Abstract

Living in adverse climatic and geographical conditions of the Arctic zone of the Russian Federation requires mobilization of the adaptive mechanisms of the central nervous system in humans. The parameters of the event-related potential P300 serve as indicators of brain bioelectric processes associated with the mechanisms of information perception and processing. This study aimed to establish the parameters of the event-related potential P300 in 16–17-year-old schoolchildren living in different regions of the Arctic zone of the Russian Federation based on a comparative analysis. The auditory event-related potential P300 was evaluated in subjects living in the Nenets Autonomus Okrug (NAO), Yamalo-Nenets Autonomous Okrug (YNAO) and the Arkhangelsk Region (AR). P300 latency and amplitude were recorded by the Encephalan-131-03 electroencephalograph (Medicom MTD, Russia) in the frontal (F3, F4), central (C4, C3), parietal (P3, P4), mid-temporal (T3, T4), and anterior temporal (F7, F8) areas of the brain using the oddball method. In schoolchildren living in AR and YNAO, the amplitude-latency parameters of P300 did not differ significantly.
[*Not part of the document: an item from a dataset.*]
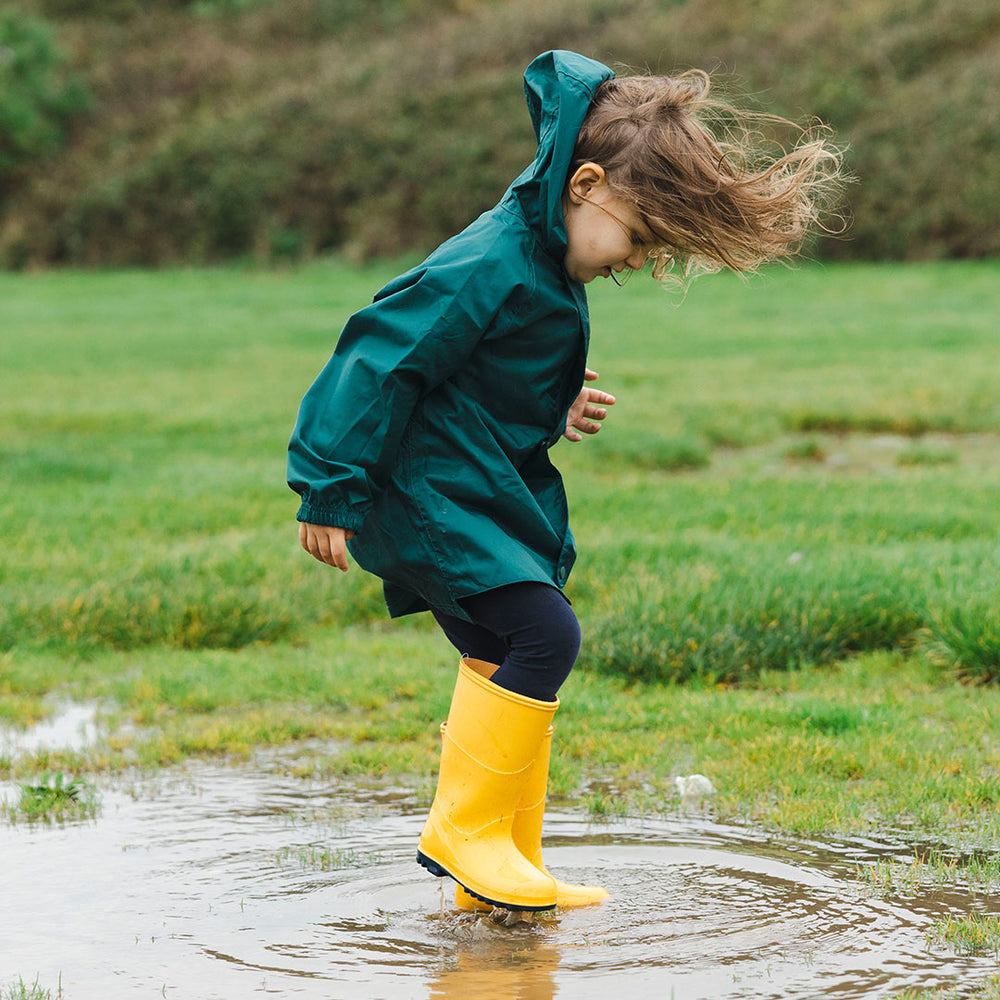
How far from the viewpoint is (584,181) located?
306 cm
Subjects living in NAO, the majority of whom are representatives of the indigenous peoples of the North (the Nenets), had a longer P300 latency than their peers from other regions. Р300 amplitudes in schoolchildren from all the regions under study were statistically identical. The author comes to the conclusion that longer information processing time, according to the P300 data, reflects the adaptive psychophysiological characteristics of the population with a long historical experience of living in the North.